How expensive is Arc::make_mut?

I am thinking of trying to avoid calls to Arc::make_mut , as it appears to me that each make_mut call involves inter-process synchronisation operations, but also I am wondering if it is actually worthwhile and whether this makes sense. Has anyone tried this and done performance measurements?

Arc::make_mut makes no inter-process calls because Arcs are not shared between processes. Arcs are shared between threads, but it also makes no cross-thread synchronization (i.e. it doesn't lock). The main logic for make_mut uses atomic comparisons to check whether any other threads can view the allocation, so under most circumstances there's no overhead. If you're constantly hammering the atomics, however, underlying memory synchronization will cause some slowdowns, but that's not an issue for most applications.

3 Likes

Yes, and I think atomics can be quite slow, although in the case of Arc::make_mut perhaps this is not true ( in the case where there are no other Arc pointers to the same allocation ).

Well what exactly do you expect? Atomics are the fastest kind of synchronization you can get (and if you are using threads, you need synchronization, as data races are UB). If you need make_mut(), call it and move on. If you find by measurement that you are spending too much time in make_mut, then you'll need to rethink the architecture to inherently require less synchronization in the first place; the solution isn't going to be some sort of magic that still synchronizes but somehow faster than atomics.

3 Likes

OP, are you are that (from Arc::make_mut documentation):

If there are other Arc pointers to the same allocation, then make_mut will clone the inner value to a new allocation to ensure unique ownership.

If you see that Arc::make_mut is being slow it might be that you're using it on an Arc that's not unique and hence it must spend time cloning the inner value.

5 Likes

The change I am trying is to call make_mut less, so call make_mut, then use the &mut say 50 times (might be typical), rather than calling make_mut 50 times.

It does mean re-factoring my code somewhat, but hopefully will work out nicely!

Great example of why “magical languages” don't work. “Magical language” may use make_mut and &mut where feasible, but it couldn't “refactor your code somewhat” because very often such refactorings depend on things not include in the code itself, they are in the “problem specification” document which, more often than not, only exist in the developer's head.

Note, BTW, that make_mut is about 15-20 times more expensive than single dereference of &mut (more expensive for some old architectures like Piledriver), which means that there are limits of how much you may win from transition from make_mut to &mut. But that's definitely a win developer may organize, but “magical language” couldn't.

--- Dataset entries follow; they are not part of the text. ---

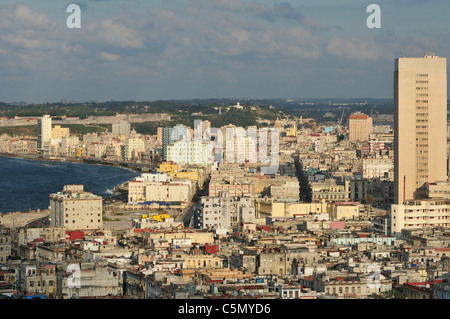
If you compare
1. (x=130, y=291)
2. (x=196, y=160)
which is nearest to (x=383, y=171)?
(x=196, y=160)

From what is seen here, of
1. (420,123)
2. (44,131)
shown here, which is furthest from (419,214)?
(44,131)

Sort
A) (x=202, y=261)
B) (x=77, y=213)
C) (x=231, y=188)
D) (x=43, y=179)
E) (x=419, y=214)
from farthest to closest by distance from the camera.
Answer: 1. (x=43, y=179)
2. (x=231, y=188)
3. (x=77, y=213)
4. (x=419, y=214)
5. (x=202, y=261)

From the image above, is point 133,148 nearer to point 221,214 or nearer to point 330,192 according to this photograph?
point 330,192

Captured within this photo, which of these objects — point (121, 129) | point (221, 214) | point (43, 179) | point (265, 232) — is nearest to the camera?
point (265, 232)

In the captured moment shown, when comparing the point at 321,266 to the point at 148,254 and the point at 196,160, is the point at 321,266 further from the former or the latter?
the point at 196,160
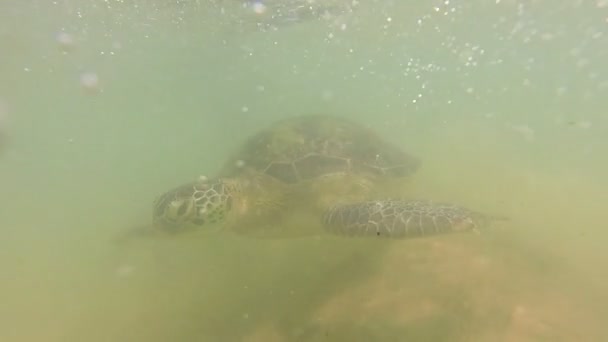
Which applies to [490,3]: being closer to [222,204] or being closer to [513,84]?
[222,204]

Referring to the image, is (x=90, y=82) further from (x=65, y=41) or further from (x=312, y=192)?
(x=312, y=192)

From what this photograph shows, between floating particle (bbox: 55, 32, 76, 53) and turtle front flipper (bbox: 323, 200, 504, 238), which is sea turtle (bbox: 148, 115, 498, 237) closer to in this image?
turtle front flipper (bbox: 323, 200, 504, 238)

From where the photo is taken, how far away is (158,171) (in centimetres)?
1242

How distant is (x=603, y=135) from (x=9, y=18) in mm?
23459

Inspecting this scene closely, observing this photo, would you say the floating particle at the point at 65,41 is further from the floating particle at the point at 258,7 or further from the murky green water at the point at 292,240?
the floating particle at the point at 258,7

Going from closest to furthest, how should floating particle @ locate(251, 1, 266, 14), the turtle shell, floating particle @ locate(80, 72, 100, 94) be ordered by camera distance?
the turtle shell
floating particle @ locate(251, 1, 266, 14)
floating particle @ locate(80, 72, 100, 94)

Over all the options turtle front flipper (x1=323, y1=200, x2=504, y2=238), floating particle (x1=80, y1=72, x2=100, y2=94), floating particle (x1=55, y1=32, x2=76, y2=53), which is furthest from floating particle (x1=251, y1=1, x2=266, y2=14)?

Because conversion from make_mut may make you code both significantly faster and significantly slower! Because “take make_mut once, use &mut 50 times reduces number of expensive take_mut operations, but it also makes “critical sections” longer and increases changes of hitting contention case (where expenses of take_mut go through the roof).

AGI may eliminate the need for the strict, formal, programming languages as it would be able to take vague description of program in English or Klingon and would write program in Rust or some other strict language, but that's not even remotely close to how your “dream language” was supposed to operate, isn't it?

1 Like

Well it is done, I have a new struct MutPage which is used to avoid large numbers of calls to make_mut. Whether it will actually make any measurable difference to performance is pretty doubtful, my guess is other factors dominate. I might try to measure and see, will probably need to make a contrived test to demonstrate it.

Edit: I tried to do some measurements.... I am not at all sure about my methodology, but it seemed like make_mut takes about 11 nanoseconds on my PC. Whereas a typical instruction instruction takes maybe 0.5 nanoseconds. I think!!! This may all be very wrong. Anyway, it seems it is very fast in absolute terms, but relatively expensive compared to a typical operation. As above, it is probably impossible to measure any speed-up without some sophisticated benchmarking tools. It would probably be a fraction of a percent.

Well, it will have to clone the inner value the first time a "page" is modified, but typically it will then make a bunch of mutations, although the 50 I quoted earlier is probably more than the average, I guess in the average case it would be more like 10 mutations or something, if a single record is being added to a page.

This topic was automatically closed 90 days after the last reply. We invite you to open a new topic if you have further questions or comments.